Another 'Dawg story. Have you thought about writing a book or equivalent? You have done some awesome things worth telling.
I have.
There is one, very complete, well indexed and heavily annotated accounting of my work in music, of which I am very proud, that had become an obsession at one point. In my naivete, I discovered that even writing truthful, cross-documented, photographed to the extreme of detail, precision surgical references to causal and effectual happenstances in real life may draw some legal consequence.
I was sure that, having "Teh Truth" on my side, shown in graphic depiction and with multiple sources of erudite commentary from others who were involved, would take me past some of the stops. I was stupid. Law suits, just from my original hamfisted proposal to a publisher came in threes, twice. Yes, six times I was presented with lawsuits from people who I had never mentioned or photographed, but were acting on behalf of other parties. The publisher was presented with twenty something of the same type of "legal wrangling" stop orders.

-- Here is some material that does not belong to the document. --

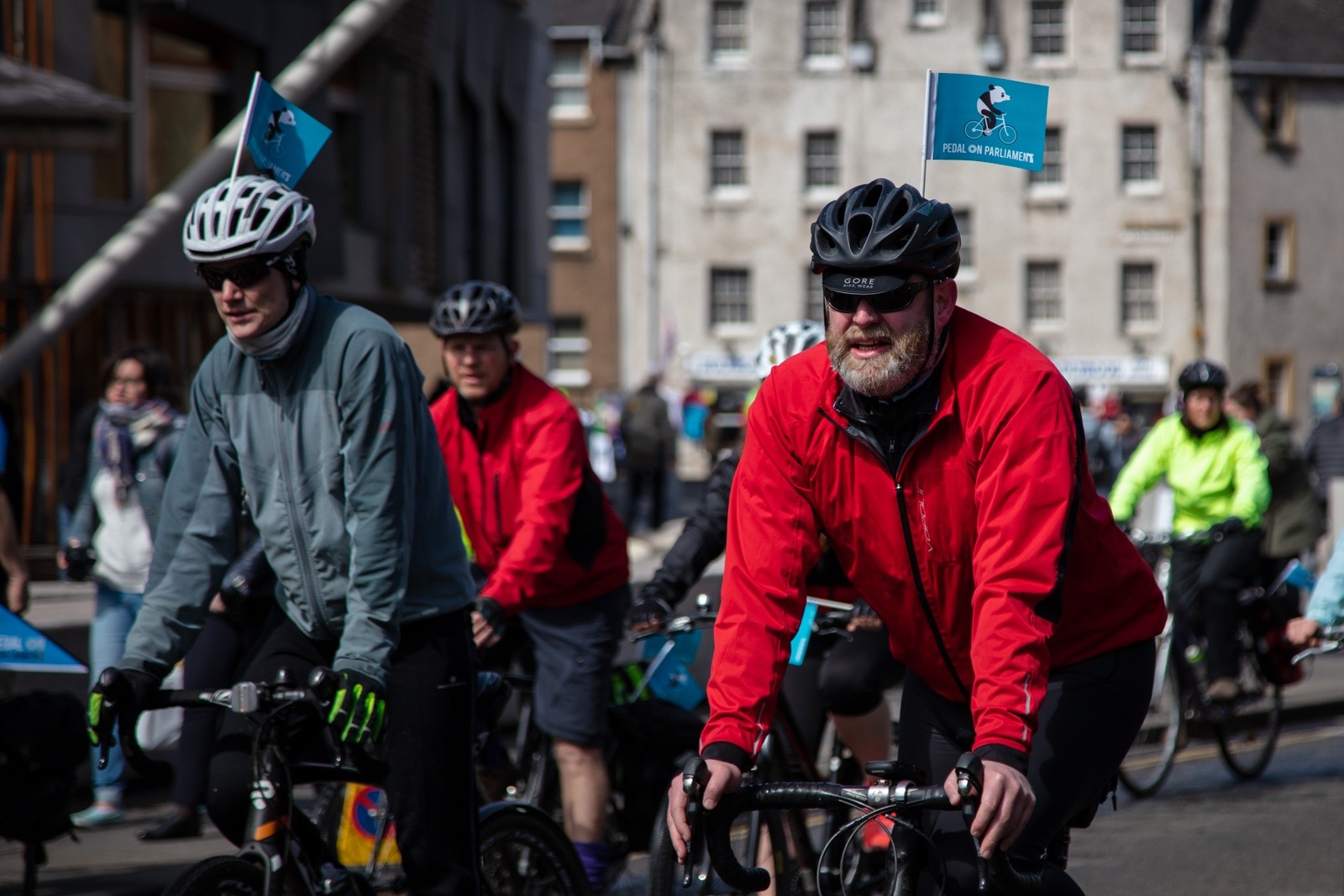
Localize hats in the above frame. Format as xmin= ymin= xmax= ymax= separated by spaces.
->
xmin=1230 ymin=382 xmax=1261 ymax=405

So, I go back to work. I re-write much of the book, editing many of the more revealing photographic accounts, taking all the soul out of the passionate work I had spent years creating, but I lost interest in watering it all down. Rock-N-roll is not watered down. It is raw, unforgiving, a "Run Once" activity in the live performance world, and to tell my story, I must use my knowledge and cross documentation of the events by those who were there, as they happened or there is no reason to pursue any of it.
As far as my three sabbatical journeys, each time I did this, I was making an escape from what I was and had ever been or known of myself. I carried no cameras, no contact information, no identifying documents (except in Mexico I carried an American Social Security card). My personal journals which I kept at times are hand written, hand drawn, hand burned after some troubles (in one case) and are not publishworthy in their present states.
I have only taken an interest in making these accounts more presentable after discovering that I have a full-grown son who grew up without knowing anything about his real father, just last year. Unfortunately, I have little time to devote and I have not made much progress, yet.
It seems that every time I try to do anything with my oldest son (who I have only made contact with this past year), my present wife thinks that I am abandoning my current responsibilities and looking for an excuse to leave her and my present family behind. We have not sorted this out yet.
I have also become aware this year that I have another son from my first marriage who was kept from me, but for entirely different reasons. My first wife and I ended our relationship on a really bad note, while she was involved with another man (and pregnant) and this other man raised this (middle) son of mine, who is also in his late twenties.
This little saga has made me very determined to refine my past journals and try to make them coherent. I will some day complete the task, but thanks for asking.